* What you have to do *
Your job is to set down the stretch of entries that opens with the line containing "Both methods used" and closes with the line containing "Given this setup, evaluate". Keep both end lines, copy each exactly, and add nothing.

Dataset entries:

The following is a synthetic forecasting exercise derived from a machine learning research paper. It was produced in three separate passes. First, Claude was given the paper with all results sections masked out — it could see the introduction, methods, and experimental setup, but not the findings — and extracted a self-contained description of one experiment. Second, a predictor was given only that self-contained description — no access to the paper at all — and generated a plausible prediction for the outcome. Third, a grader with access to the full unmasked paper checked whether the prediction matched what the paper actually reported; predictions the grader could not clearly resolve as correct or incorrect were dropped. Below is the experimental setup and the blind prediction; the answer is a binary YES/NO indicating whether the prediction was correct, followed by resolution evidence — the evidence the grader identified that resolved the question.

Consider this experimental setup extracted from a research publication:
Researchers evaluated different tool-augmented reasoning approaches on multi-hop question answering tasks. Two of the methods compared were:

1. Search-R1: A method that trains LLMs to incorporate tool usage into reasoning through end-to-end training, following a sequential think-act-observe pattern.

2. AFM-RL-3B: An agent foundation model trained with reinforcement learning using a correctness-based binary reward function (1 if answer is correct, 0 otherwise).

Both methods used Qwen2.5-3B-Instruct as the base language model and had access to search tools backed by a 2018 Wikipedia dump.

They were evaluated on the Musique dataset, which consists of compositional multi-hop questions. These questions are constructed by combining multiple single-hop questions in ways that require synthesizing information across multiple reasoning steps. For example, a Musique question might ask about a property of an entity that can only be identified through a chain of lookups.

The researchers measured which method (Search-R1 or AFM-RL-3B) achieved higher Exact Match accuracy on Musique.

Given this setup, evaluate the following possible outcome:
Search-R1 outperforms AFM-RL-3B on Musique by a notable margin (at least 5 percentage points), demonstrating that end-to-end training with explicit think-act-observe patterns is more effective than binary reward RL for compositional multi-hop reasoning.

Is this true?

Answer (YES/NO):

* Answer space *
Both methods used Qwen2.5-3B-Instruct as the base language model and had access to search tools backed by a 2018 Wikipedia dump.

They were evaluated on the Musique dataset, which consists of compositional multi-hop questions. These questions are constructed by combining multiple single-hop questions in ways that require synthesizing information across multiple reasoning steps. For example, a Musique question might ask about a property of an entity that can only be identified through a chain of lookups.

The researchers measured which method (Search-R1 or AFM-RL-3B) achieved higher Exact Match accuracy on Musique.

Given this setup, evaluate the following possible outcome:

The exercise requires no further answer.